Valencia Tightens Short-Term Rental Rules in One of Spain’s Sharpest Housing Moves

Valencia has approved stricter limits on tourist apartments as pressure on housing and neighborhood balance grows. The new framework sets hard caps by district and block, signaling a more interventionist approach in one of Spain’s most visited cities.

By Victoria Hayes | Edited by Yuliya Karotkaya Published:
Valencia is tightening short-term rental rules as the city tries to protect housing supply and neighborhood balance. Photo: Tom Podmore / Unsplash

Valencia has approved a new set of rules for tourist apartments that will place some of the toughest limits in Spain on short-term rentals. The city council has signed off on an urban planning framework that caps holiday rentals at 2 percent of total housing stock in each neighborhood and district, while also reserving 98 percent of new housing for residential use. The move places Valencia more firmly in the group of European cities trying to slow the spread of visitor accommodation into everyday housing.

The decision reflects a wider shift in Spanish city policy. Tourism remains a major economic driver, but in places such as Valencia, Barcelona, Madrid, Malaga, and Seville, the expansion of short-term rentals has become closely tied to rising rents, tighter housing supply, and neighborhood frustration. Valencia’s leaders are now making the argument more directly: the city wants tourism, but not at the cost of residential function.

What makes Valencia’s approach notable is that it does not rely on one simple cap. Instead, the new framework uses several overlapping limits designed to restrict growth from multiple directions. Officials say this is intended to stop tourism accommodation from concentrating too heavily in specific residential areas or spreading without control through new housing stock.

A Three-Layer Limit on Tourist Growth

The headline rule is the 2 percent cap. Tourist apartments and similar accommodation cannot exceed 2 percent of the total housing stock in each neighborhood and district. That alone is a major tightening, particularly in areas already under pressure from short-term rental demand.

But the city has gone further. Total tourist accommodation of any kind, including hotels, apartments, and tourist homes, cannot exceed the equivalent of 8 percent of the registered population in each neighborhood or district. In addition, tourist uses on ground floors in residential areas will be limited to 15 percent of commercial premises within each block. These three thresholds are designed to operate together, meaning a new tourist accommodation project must pass all of them at once.

There are also location restrictions. Tourist apartments will only be allowed on ground floors or first floors in mixed-use buildings, cannot sit on the same landing as residential homes, and must have independent access from the street by separate stair or elevator. Community approval is also required.
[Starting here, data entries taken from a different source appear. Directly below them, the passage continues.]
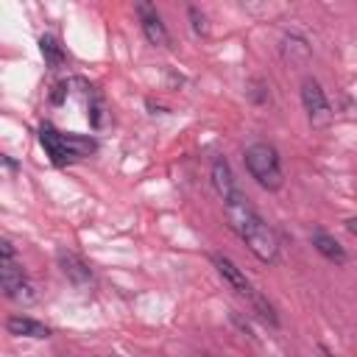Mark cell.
<instances>
[{"label":"cell","mask_w":357,"mask_h":357,"mask_svg":"<svg viewBox=\"0 0 357 357\" xmlns=\"http://www.w3.org/2000/svg\"><path fill=\"white\" fill-rule=\"evenodd\" d=\"M223 209L226 218L231 223V229L245 240V245L251 248V254L259 262H276L279 259V240L273 234V229L259 218V212L251 206V201L245 198L243 190H234L231 195L223 198Z\"/></svg>","instance_id":"cell-1"},{"label":"cell","mask_w":357,"mask_h":357,"mask_svg":"<svg viewBox=\"0 0 357 357\" xmlns=\"http://www.w3.org/2000/svg\"><path fill=\"white\" fill-rule=\"evenodd\" d=\"M39 142H42L45 153L50 156V162L59 165V167H64V165H70V162H78V159H84V156H89V153L98 151V142H95L92 137L61 134V131H56L50 123H45V126L39 128Z\"/></svg>","instance_id":"cell-2"},{"label":"cell","mask_w":357,"mask_h":357,"mask_svg":"<svg viewBox=\"0 0 357 357\" xmlns=\"http://www.w3.org/2000/svg\"><path fill=\"white\" fill-rule=\"evenodd\" d=\"M245 167H248L251 178L265 190H279L282 181H284L279 153L268 142H254V145L245 148Z\"/></svg>","instance_id":"cell-3"},{"label":"cell","mask_w":357,"mask_h":357,"mask_svg":"<svg viewBox=\"0 0 357 357\" xmlns=\"http://www.w3.org/2000/svg\"><path fill=\"white\" fill-rule=\"evenodd\" d=\"M0 284H3V293L14 301H31L33 298V287L28 284L25 279V271L14 262V259H3L0 262Z\"/></svg>","instance_id":"cell-4"},{"label":"cell","mask_w":357,"mask_h":357,"mask_svg":"<svg viewBox=\"0 0 357 357\" xmlns=\"http://www.w3.org/2000/svg\"><path fill=\"white\" fill-rule=\"evenodd\" d=\"M301 103H304L312 126H324L329 120V100H326V95H324V89H321V84L315 78H304V84H301Z\"/></svg>","instance_id":"cell-5"},{"label":"cell","mask_w":357,"mask_h":357,"mask_svg":"<svg viewBox=\"0 0 357 357\" xmlns=\"http://www.w3.org/2000/svg\"><path fill=\"white\" fill-rule=\"evenodd\" d=\"M212 262H215V268H218V273L231 284V290L234 293H240V296H245V298H251L257 290L251 287V282L245 279V273L229 259V257H223V254H212Z\"/></svg>","instance_id":"cell-6"},{"label":"cell","mask_w":357,"mask_h":357,"mask_svg":"<svg viewBox=\"0 0 357 357\" xmlns=\"http://www.w3.org/2000/svg\"><path fill=\"white\" fill-rule=\"evenodd\" d=\"M137 11H139V20H142V33H145V39H148L151 45H167V28H165L162 17L156 14V8L148 6V3H139Z\"/></svg>","instance_id":"cell-7"},{"label":"cell","mask_w":357,"mask_h":357,"mask_svg":"<svg viewBox=\"0 0 357 357\" xmlns=\"http://www.w3.org/2000/svg\"><path fill=\"white\" fill-rule=\"evenodd\" d=\"M6 329H8L11 335H17V337H36V340H42V337L50 335V329H47L42 321L28 318V315H11V318L6 321Z\"/></svg>","instance_id":"cell-8"},{"label":"cell","mask_w":357,"mask_h":357,"mask_svg":"<svg viewBox=\"0 0 357 357\" xmlns=\"http://www.w3.org/2000/svg\"><path fill=\"white\" fill-rule=\"evenodd\" d=\"M212 184H215V190H218L220 198H226V195H231L234 190H240L237 181H234V173H231V167H229V162H226L223 156H218V159L212 162Z\"/></svg>","instance_id":"cell-9"},{"label":"cell","mask_w":357,"mask_h":357,"mask_svg":"<svg viewBox=\"0 0 357 357\" xmlns=\"http://www.w3.org/2000/svg\"><path fill=\"white\" fill-rule=\"evenodd\" d=\"M59 265H61L64 276L73 279L75 284H86V282H92V271L86 268V262L78 259V257L70 254V251H61V254H59Z\"/></svg>","instance_id":"cell-10"},{"label":"cell","mask_w":357,"mask_h":357,"mask_svg":"<svg viewBox=\"0 0 357 357\" xmlns=\"http://www.w3.org/2000/svg\"><path fill=\"white\" fill-rule=\"evenodd\" d=\"M312 245H315V251L318 254H324L329 262H337V265H343L346 262V251H343V245L332 237V234H326V231H312Z\"/></svg>","instance_id":"cell-11"},{"label":"cell","mask_w":357,"mask_h":357,"mask_svg":"<svg viewBox=\"0 0 357 357\" xmlns=\"http://www.w3.org/2000/svg\"><path fill=\"white\" fill-rule=\"evenodd\" d=\"M39 47H42V56H45V61L50 64V67H59L61 61H64V50H61V45H59V39L56 36H42L39 39Z\"/></svg>","instance_id":"cell-12"},{"label":"cell","mask_w":357,"mask_h":357,"mask_svg":"<svg viewBox=\"0 0 357 357\" xmlns=\"http://www.w3.org/2000/svg\"><path fill=\"white\" fill-rule=\"evenodd\" d=\"M100 112H103V100H100L98 92H92V100H89V120H92V126H103Z\"/></svg>","instance_id":"cell-13"},{"label":"cell","mask_w":357,"mask_h":357,"mask_svg":"<svg viewBox=\"0 0 357 357\" xmlns=\"http://www.w3.org/2000/svg\"><path fill=\"white\" fill-rule=\"evenodd\" d=\"M190 20H192L195 33H206V20H204V14H201L195 6H190Z\"/></svg>","instance_id":"cell-14"},{"label":"cell","mask_w":357,"mask_h":357,"mask_svg":"<svg viewBox=\"0 0 357 357\" xmlns=\"http://www.w3.org/2000/svg\"><path fill=\"white\" fill-rule=\"evenodd\" d=\"M349 229H351V231H357V220H349Z\"/></svg>","instance_id":"cell-15"}]
</instances>
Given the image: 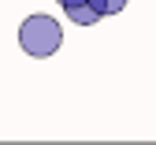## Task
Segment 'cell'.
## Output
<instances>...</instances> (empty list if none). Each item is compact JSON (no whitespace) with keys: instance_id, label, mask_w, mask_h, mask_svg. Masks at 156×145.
<instances>
[{"instance_id":"cell-1","label":"cell","mask_w":156,"mask_h":145,"mask_svg":"<svg viewBox=\"0 0 156 145\" xmlns=\"http://www.w3.org/2000/svg\"><path fill=\"white\" fill-rule=\"evenodd\" d=\"M19 45H23L30 56L45 60V56H52L63 45V26L56 23L52 15H30L26 23L19 26Z\"/></svg>"},{"instance_id":"cell-2","label":"cell","mask_w":156,"mask_h":145,"mask_svg":"<svg viewBox=\"0 0 156 145\" xmlns=\"http://www.w3.org/2000/svg\"><path fill=\"white\" fill-rule=\"evenodd\" d=\"M67 19L78 23V26H93L97 19H101V11H97L93 4H78V8H67Z\"/></svg>"},{"instance_id":"cell-3","label":"cell","mask_w":156,"mask_h":145,"mask_svg":"<svg viewBox=\"0 0 156 145\" xmlns=\"http://www.w3.org/2000/svg\"><path fill=\"white\" fill-rule=\"evenodd\" d=\"M93 8L101 11V19H104V15H115V11H123V8H126V0H93Z\"/></svg>"},{"instance_id":"cell-4","label":"cell","mask_w":156,"mask_h":145,"mask_svg":"<svg viewBox=\"0 0 156 145\" xmlns=\"http://www.w3.org/2000/svg\"><path fill=\"white\" fill-rule=\"evenodd\" d=\"M56 4H63V11H67V8H78V4H93V0H56Z\"/></svg>"}]
</instances>
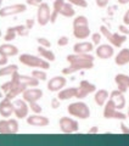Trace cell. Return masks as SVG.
<instances>
[{
	"label": "cell",
	"instance_id": "obj_3",
	"mask_svg": "<svg viewBox=\"0 0 129 146\" xmlns=\"http://www.w3.org/2000/svg\"><path fill=\"white\" fill-rule=\"evenodd\" d=\"M100 33L101 35L106 36V39L108 40L112 46H116V48H121L123 43H126V40H127V35H123L119 33H111L106 26L100 27Z\"/></svg>",
	"mask_w": 129,
	"mask_h": 146
},
{
	"label": "cell",
	"instance_id": "obj_15",
	"mask_svg": "<svg viewBox=\"0 0 129 146\" xmlns=\"http://www.w3.org/2000/svg\"><path fill=\"white\" fill-rule=\"evenodd\" d=\"M13 110H15V107H13V102L11 100L4 98L0 101V115H1V117H5V118L11 117V115L13 113Z\"/></svg>",
	"mask_w": 129,
	"mask_h": 146
},
{
	"label": "cell",
	"instance_id": "obj_12",
	"mask_svg": "<svg viewBox=\"0 0 129 146\" xmlns=\"http://www.w3.org/2000/svg\"><path fill=\"white\" fill-rule=\"evenodd\" d=\"M96 51V56L101 60H107L111 58L114 54V49L111 44H100L98 48L95 49Z\"/></svg>",
	"mask_w": 129,
	"mask_h": 146
},
{
	"label": "cell",
	"instance_id": "obj_10",
	"mask_svg": "<svg viewBox=\"0 0 129 146\" xmlns=\"http://www.w3.org/2000/svg\"><path fill=\"white\" fill-rule=\"evenodd\" d=\"M22 98L27 104L31 102H38L39 100L43 98V90L39 88H29L26 89L22 94Z\"/></svg>",
	"mask_w": 129,
	"mask_h": 146
},
{
	"label": "cell",
	"instance_id": "obj_48",
	"mask_svg": "<svg viewBox=\"0 0 129 146\" xmlns=\"http://www.w3.org/2000/svg\"><path fill=\"white\" fill-rule=\"evenodd\" d=\"M121 130H122V133H124V134H129V128L124 124L123 122L121 123Z\"/></svg>",
	"mask_w": 129,
	"mask_h": 146
},
{
	"label": "cell",
	"instance_id": "obj_2",
	"mask_svg": "<svg viewBox=\"0 0 129 146\" xmlns=\"http://www.w3.org/2000/svg\"><path fill=\"white\" fill-rule=\"evenodd\" d=\"M67 112L72 117H77L79 119H88L90 117V108L85 102L76 101L67 106Z\"/></svg>",
	"mask_w": 129,
	"mask_h": 146
},
{
	"label": "cell",
	"instance_id": "obj_51",
	"mask_svg": "<svg viewBox=\"0 0 129 146\" xmlns=\"http://www.w3.org/2000/svg\"><path fill=\"white\" fill-rule=\"evenodd\" d=\"M128 117H129V107H128Z\"/></svg>",
	"mask_w": 129,
	"mask_h": 146
},
{
	"label": "cell",
	"instance_id": "obj_17",
	"mask_svg": "<svg viewBox=\"0 0 129 146\" xmlns=\"http://www.w3.org/2000/svg\"><path fill=\"white\" fill-rule=\"evenodd\" d=\"M94 50V45L91 42H79L73 45L74 54H90Z\"/></svg>",
	"mask_w": 129,
	"mask_h": 146
},
{
	"label": "cell",
	"instance_id": "obj_18",
	"mask_svg": "<svg viewBox=\"0 0 129 146\" xmlns=\"http://www.w3.org/2000/svg\"><path fill=\"white\" fill-rule=\"evenodd\" d=\"M66 60L71 65V63H76L80 61H94V56L91 54H71L67 55Z\"/></svg>",
	"mask_w": 129,
	"mask_h": 146
},
{
	"label": "cell",
	"instance_id": "obj_20",
	"mask_svg": "<svg viewBox=\"0 0 129 146\" xmlns=\"http://www.w3.org/2000/svg\"><path fill=\"white\" fill-rule=\"evenodd\" d=\"M108 98H110V94L106 89H100V90L95 91L94 100H95V104L98 105V106H105V104L107 102Z\"/></svg>",
	"mask_w": 129,
	"mask_h": 146
},
{
	"label": "cell",
	"instance_id": "obj_7",
	"mask_svg": "<svg viewBox=\"0 0 129 146\" xmlns=\"http://www.w3.org/2000/svg\"><path fill=\"white\" fill-rule=\"evenodd\" d=\"M50 16H51V10L48 3H41L38 6L37 11V21L40 26H47L50 22Z\"/></svg>",
	"mask_w": 129,
	"mask_h": 146
},
{
	"label": "cell",
	"instance_id": "obj_43",
	"mask_svg": "<svg viewBox=\"0 0 129 146\" xmlns=\"http://www.w3.org/2000/svg\"><path fill=\"white\" fill-rule=\"evenodd\" d=\"M7 56H5V55H0V67H4V66H6V63H7Z\"/></svg>",
	"mask_w": 129,
	"mask_h": 146
},
{
	"label": "cell",
	"instance_id": "obj_39",
	"mask_svg": "<svg viewBox=\"0 0 129 146\" xmlns=\"http://www.w3.org/2000/svg\"><path fill=\"white\" fill-rule=\"evenodd\" d=\"M68 43H70V39H68V36H66V35H62V36H60V38L57 39V45L59 46H66Z\"/></svg>",
	"mask_w": 129,
	"mask_h": 146
},
{
	"label": "cell",
	"instance_id": "obj_8",
	"mask_svg": "<svg viewBox=\"0 0 129 146\" xmlns=\"http://www.w3.org/2000/svg\"><path fill=\"white\" fill-rule=\"evenodd\" d=\"M0 133L1 134H16L18 133V122L13 118L0 121Z\"/></svg>",
	"mask_w": 129,
	"mask_h": 146
},
{
	"label": "cell",
	"instance_id": "obj_37",
	"mask_svg": "<svg viewBox=\"0 0 129 146\" xmlns=\"http://www.w3.org/2000/svg\"><path fill=\"white\" fill-rule=\"evenodd\" d=\"M67 3H70L71 5L79 6V7H86L88 6V1H86V0H67Z\"/></svg>",
	"mask_w": 129,
	"mask_h": 146
},
{
	"label": "cell",
	"instance_id": "obj_25",
	"mask_svg": "<svg viewBox=\"0 0 129 146\" xmlns=\"http://www.w3.org/2000/svg\"><path fill=\"white\" fill-rule=\"evenodd\" d=\"M64 3H66V0H54L53 11H51V16H50V22H51V23H55V22H56V18L60 15V11H61Z\"/></svg>",
	"mask_w": 129,
	"mask_h": 146
},
{
	"label": "cell",
	"instance_id": "obj_42",
	"mask_svg": "<svg viewBox=\"0 0 129 146\" xmlns=\"http://www.w3.org/2000/svg\"><path fill=\"white\" fill-rule=\"evenodd\" d=\"M110 0H95V3H96V5H98L99 7H106L107 6V4H108Z\"/></svg>",
	"mask_w": 129,
	"mask_h": 146
},
{
	"label": "cell",
	"instance_id": "obj_19",
	"mask_svg": "<svg viewBox=\"0 0 129 146\" xmlns=\"http://www.w3.org/2000/svg\"><path fill=\"white\" fill-rule=\"evenodd\" d=\"M110 99L114 102L116 108L118 111H121V110L126 106V98H124V95L119 90H113L112 93L110 94Z\"/></svg>",
	"mask_w": 129,
	"mask_h": 146
},
{
	"label": "cell",
	"instance_id": "obj_44",
	"mask_svg": "<svg viewBox=\"0 0 129 146\" xmlns=\"http://www.w3.org/2000/svg\"><path fill=\"white\" fill-rule=\"evenodd\" d=\"M118 29L121 33H123V35H128L129 34V29L127 28V26H124V25H121L118 27Z\"/></svg>",
	"mask_w": 129,
	"mask_h": 146
},
{
	"label": "cell",
	"instance_id": "obj_4",
	"mask_svg": "<svg viewBox=\"0 0 129 146\" xmlns=\"http://www.w3.org/2000/svg\"><path fill=\"white\" fill-rule=\"evenodd\" d=\"M104 117L106 119H121L124 121L127 118V115H124L123 112L118 111L116 108V105L111 99L107 100V102L105 104L104 107Z\"/></svg>",
	"mask_w": 129,
	"mask_h": 146
},
{
	"label": "cell",
	"instance_id": "obj_40",
	"mask_svg": "<svg viewBox=\"0 0 129 146\" xmlns=\"http://www.w3.org/2000/svg\"><path fill=\"white\" fill-rule=\"evenodd\" d=\"M88 93L86 91H84V90H82V89H79L78 88V91H77V95H76V99H79V100H82V99H84V98H86L88 96Z\"/></svg>",
	"mask_w": 129,
	"mask_h": 146
},
{
	"label": "cell",
	"instance_id": "obj_16",
	"mask_svg": "<svg viewBox=\"0 0 129 146\" xmlns=\"http://www.w3.org/2000/svg\"><path fill=\"white\" fill-rule=\"evenodd\" d=\"M114 82L117 84V90H119L122 94H124L129 89V76L123 74V73H118L114 77Z\"/></svg>",
	"mask_w": 129,
	"mask_h": 146
},
{
	"label": "cell",
	"instance_id": "obj_21",
	"mask_svg": "<svg viewBox=\"0 0 129 146\" xmlns=\"http://www.w3.org/2000/svg\"><path fill=\"white\" fill-rule=\"evenodd\" d=\"M77 91H78V88H66V89H62L59 91L57 94V99L60 101H63V100H70V99H73L76 98L77 95Z\"/></svg>",
	"mask_w": 129,
	"mask_h": 146
},
{
	"label": "cell",
	"instance_id": "obj_41",
	"mask_svg": "<svg viewBox=\"0 0 129 146\" xmlns=\"http://www.w3.org/2000/svg\"><path fill=\"white\" fill-rule=\"evenodd\" d=\"M51 107L53 108H59L60 107V105H61V101L57 99V98H54V99H51Z\"/></svg>",
	"mask_w": 129,
	"mask_h": 146
},
{
	"label": "cell",
	"instance_id": "obj_46",
	"mask_svg": "<svg viewBox=\"0 0 129 146\" xmlns=\"http://www.w3.org/2000/svg\"><path fill=\"white\" fill-rule=\"evenodd\" d=\"M123 23H124V26H129V9L126 11V13H124V16H123Z\"/></svg>",
	"mask_w": 129,
	"mask_h": 146
},
{
	"label": "cell",
	"instance_id": "obj_28",
	"mask_svg": "<svg viewBox=\"0 0 129 146\" xmlns=\"http://www.w3.org/2000/svg\"><path fill=\"white\" fill-rule=\"evenodd\" d=\"M60 15L63 16V17H73L76 15V10L73 9V5H71L70 3L66 1L63 4L61 11H60Z\"/></svg>",
	"mask_w": 129,
	"mask_h": 146
},
{
	"label": "cell",
	"instance_id": "obj_36",
	"mask_svg": "<svg viewBox=\"0 0 129 146\" xmlns=\"http://www.w3.org/2000/svg\"><path fill=\"white\" fill-rule=\"evenodd\" d=\"M37 42H38L39 46H43V48H47V49H49L50 46H51V43H50V40L47 39V38H43V36H39V38L37 39Z\"/></svg>",
	"mask_w": 129,
	"mask_h": 146
},
{
	"label": "cell",
	"instance_id": "obj_35",
	"mask_svg": "<svg viewBox=\"0 0 129 146\" xmlns=\"http://www.w3.org/2000/svg\"><path fill=\"white\" fill-rule=\"evenodd\" d=\"M28 106H29V110L34 112V115H40L41 111H43V108H41V106L38 102H31L28 104Z\"/></svg>",
	"mask_w": 129,
	"mask_h": 146
},
{
	"label": "cell",
	"instance_id": "obj_6",
	"mask_svg": "<svg viewBox=\"0 0 129 146\" xmlns=\"http://www.w3.org/2000/svg\"><path fill=\"white\" fill-rule=\"evenodd\" d=\"M91 68H94V61H80V62L71 63L68 67L63 68V70H62V74L67 76V74H72V73L79 72V71L91 70Z\"/></svg>",
	"mask_w": 129,
	"mask_h": 146
},
{
	"label": "cell",
	"instance_id": "obj_5",
	"mask_svg": "<svg viewBox=\"0 0 129 146\" xmlns=\"http://www.w3.org/2000/svg\"><path fill=\"white\" fill-rule=\"evenodd\" d=\"M59 127L60 130L64 134H71V133H76L79 130V123L76 119L70 117H61L59 121Z\"/></svg>",
	"mask_w": 129,
	"mask_h": 146
},
{
	"label": "cell",
	"instance_id": "obj_31",
	"mask_svg": "<svg viewBox=\"0 0 129 146\" xmlns=\"http://www.w3.org/2000/svg\"><path fill=\"white\" fill-rule=\"evenodd\" d=\"M82 26H89V20L85 16L79 15L74 17L73 20V27H82Z\"/></svg>",
	"mask_w": 129,
	"mask_h": 146
},
{
	"label": "cell",
	"instance_id": "obj_32",
	"mask_svg": "<svg viewBox=\"0 0 129 146\" xmlns=\"http://www.w3.org/2000/svg\"><path fill=\"white\" fill-rule=\"evenodd\" d=\"M16 36H17V33L15 31V27H9L6 29L5 35H4V39H5L6 42H12L13 39H16Z\"/></svg>",
	"mask_w": 129,
	"mask_h": 146
},
{
	"label": "cell",
	"instance_id": "obj_49",
	"mask_svg": "<svg viewBox=\"0 0 129 146\" xmlns=\"http://www.w3.org/2000/svg\"><path fill=\"white\" fill-rule=\"evenodd\" d=\"M96 133H99V128L94 125V127H91L90 129L88 130V134H96Z\"/></svg>",
	"mask_w": 129,
	"mask_h": 146
},
{
	"label": "cell",
	"instance_id": "obj_45",
	"mask_svg": "<svg viewBox=\"0 0 129 146\" xmlns=\"http://www.w3.org/2000/svg\"><path fill=\"white\" fill-rule=\"evenodd\" d=\"M41 3H43L41 0H27V4L32 6H39Z\"/></svg>",
	"mask_w": 129,
	"mask_h": 146
},
{
	"label": "cell",
	"instance_id": "obj_22",
	"mask_svg": "<svg viewBox=\"0 0 129 146\" xmlns=\"http://www.w3.org/2000/svg\"><path fill=\"white\" fill-rule=\"evenodd\" d=\"M0 55H5L7 57L16 56V55H18V48L12 44H9V43L1 44L0 45Z\"/></svg>",
	"mask_w": 129,
	"mask_h": 146
},
{
	"label": "cell",
	"instance_id": "obj_9",
	"mask_svg": "<svg viewBox=\"0 0 129 146\" xmlns=\"http://www.w3.org/2000/svg\"><path fill=\"white\" fill-rule=\"evenodd\" d=\"M27 10V6L25 4H12V5H7L0 9V16L1 17H7V16H13L22 13Z\"/></svg>",
	"mask_w": 129,
	"mask_h": 146
},
{
	"label": "cell",
	"instance_id": "obj_14",
	"mask_svg": "<svg viewBox=\"0 0 129 146\" xmlns=\"http://www.w3.org/2000/svg\"><path fill=\"white\" fill-rule=\"evenodd\" d=\"M27 123L32 127H48L50 124V119L41 115H32L27 117Z\"/></svg>",
	"mask_w": 129,
	"mask_h": 146
},
{
	"label": "cell",
	"instance_id": "obj_33",
	"mask_svg": "<svg viewBox=\"0 0 129 146\" xmlns=\"http://www.w3.org/2000/svg\"><path fill=\"white\" fill-rule=\"evenodd\" d=\"M32 77H34L35 79H38L39 82L40 80H45L47 79V72H45L44 70H33L32 71Z\"/></svg>",
	"mask_w": 129,
	"mask_h": 146
},
{
	"label": "cell",
	"instance_id": "obj_50",
	"mask_svg": "<svg viewBox=\"0 0 129 146\" xmlns=\"http://www.w3.org/2000/svg\"><path fill=\"white\" fill-rule=\"evenodd\" d=\"M118 3L122 4V5H124V4H128L129 3V0H118Z\"/></svg>",
	"mask_w": 129,
	"mask_h": 146
},
{
	"label": "cell",
	"instance_id": "obj_23",
	"mask_svg": "<svg viewBox=\"0 0 129 146\" xmlns=\"http://www.w3.org/2000/svg\"><path fill=\"white\" fill-rule=\"evenodd\" d=\"M73 35L77 39H86L90 36V28L89 26H82V27H73Z\"/></svg>",
	"mask_w": 129,
	"mask_h": 146
},
{
	"label": "cell",
	"instance_id": "obj_1",
	"mask_svg": "<svg viewBox=\"0 0 129 146\" xmlns=\"http://www.w3.org/2000/svg\"><path fill=\"white\" fill-rule=\"evenodd\" d=\"M20 62L25 66L28 67H33V68H39V70H48L50 68V62H48L47 60L41 58L39 56H35V55L32 54H22L20 55Z\"/></svg>",
	"mask_w": 129,
	"mask_h": 146
},
{
	"label": "cell",
	"instance_id": "obj_34",
	"mask_svg": "<svg viewBox=\"0 0 129 146\" xmlns=\"http://www.w3.org/2000/svg\"><path fill=\"white\" fill-rule=\"evenodd\" d=\"M15 31H16L17 35H21V36H26V35H28V33H29V29L27 28L25 25L15 26Z\"/></svg>",
	"mask_w": 129,
	"mask_h": 146
},
{
	"label": "cell",
	"instance_id": "obj_47",
	"mask_svg": "<svg viewBox=\"0 0 129 146\" xmlns=\"http://www.w3.org/2000/svg\"><path fill=\"white\" fill-rule=\"evenodd\" d=\"M28 29H32L33 28V26H34V20H32V18H28V20L26 21V25H25Z\"/></svg>",
	"mask_w": 129,
	"mask_h": 146
},
{
	"label": "cell",
	"instance_id": "obj_13",
	"mask_svg": "<svg viewBox=\"0 0 129 146\" xmlns=\"http://www.w3.org/2000/svg\"><path fill=\"white\" fill-rule=\"evenodd\" d=\"M66 83H67V80H66V78H64L63 76L53 77V78L48 82V90L53 91V93H55V91H57L59 93L60 90H62V88H64Z\"/></svg>",
	"mask_w": 129,
	"mask_h": 146
},
{
	"label": "cell",
	"instance_id": "obj_26",
	"mask_svg": "<svg viewBox=\"0 0 129 146\" xmlns=\"http://www.w3.org/2000/svg\"><path fill=\"white\" fill-rule=\"evenodd\" d=\"M38 54L41 58H44V60H47L48 62L50 61H55L56 60V57H55V54L51 51L50 49H47V48H43V46H38Z\"/></svg>",
	"mask_w": 129,
	"mask_h": 146
},
{
	"label": "cell",
	"instance_id": "obj_30",
	"mask_svg": "<svg viewBox=\"0 0 129 146\" xmlns=\"http://www.w3.org/2000/svg\"><path fill=\"white\" fill-rule=\"evenodd\" d=\"M79 89L86 91L88 94H91V93H95L96 91V86H95V84L90 83V82H88V80H80Z\"/></svg>",
	"mask_w": 129,
	"mask_h": 146
},
{
	"label": "cell",
	"instance_id": "obj_11",
	"mask_svg": "<svg viewBox=\"0 0 129 146\" xmlns=\"http://www.w3.org/2000/svg\"><path fill=\"white\" fill-rule=\"evenodd\" d=\"M13 107H15L13 113H15V116L17 118H20V119L27 117V115H28L29 106L23 99H16L15 101H13Z\"/></svg>",
	"mask_w": 129,
	"mask_h": 146
},
{
	"label": "cell",
	"instance_id": "obj_27",
	"mask_svg": "<svg viewBox=\"0 0 129 146\" xmlns=\"http://www.w3.org/2000/svg\"><path fill=\"white\" fill-rule=\"evenodd\" d=\"M20 82L23 83L26 86H32V88H35V86L39 85V80L35 79L34 77H32V76L20 74Z\"/></svg>",
	"mask_w": 129,
	"mask_h": 146
},
{
	"label": "cell",
	"instance_id": "obj_38",
	"mask_svg": "<svg viewBox=\"0 0 129 146\" xmlns=\"http://www.w3.org/2000/svg\"><path fill=\"white\" fill-rule=\"evenodd\" d=\"M101 38H102V35H101V33H93L91 34V43H93V45H100V42H101Z\"/></svg>",
	"mask_w": 129,
	"mask_h": 146
},
{
	"label": "cell",
	"instance_id": "obj_29",
	"mask_svg": "<svg viewBox=\"0 0 129 146\" xmlns=\"http://www.w3.org/2000/svg\"><path fill=\"white\" fill-rule=\"evenodd\" d=\"M15 72H18V66L17 65H6V66L0 68V77L12 76Z\"/></svg>",
	"mask_w": 129,
	"mask_h": 146
},
{
	"label": "cell",
	"instance_id": "obj_24",
	"mask_svg": "<svg viewBox=\"0 0 129 146\" xmlns=\"http://www.w3.org/2000/svg\"><path fill=\"white\" fill-rule=\"evenodd\" d=\"M114 62L118 66H124L129 63V49L124 48L116 55V58H114Z\"/></svg>",
	"mask_w": 129,
	"mask_h": 146
}]
</instances>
A Housing Policy Framed as Urban Protection

Valencia’s mayor has framed the policy as part of a larger effort to define the city as residential first and touristic second. The message is that housing should function primarily for residents, not as a speculative asset tied to visitor demand. That is why 98 percent of new housing is now being protected for residential use under the new model.

Not everyone is satisfied. Neighborhood groups and opposition politicians argue the policy does not go far enough against illegal tourist apartments already operating in the city. Critics say the framework may limit future expansion without adequately dealing with thousands of existing units outside the rules.

Even so, the decision is significant. Valencia is no longer treating short-term rentals as a side issue of tourism policy. It is treating them as a central housing and city-planning issue. For travelers, the immediate effect may be limited. For the market, however, the signal is stronger: one of Spain’s most popular urban destinations is moving decisively toward tighter control, and other cities facing similar pressure are likely to watch closely.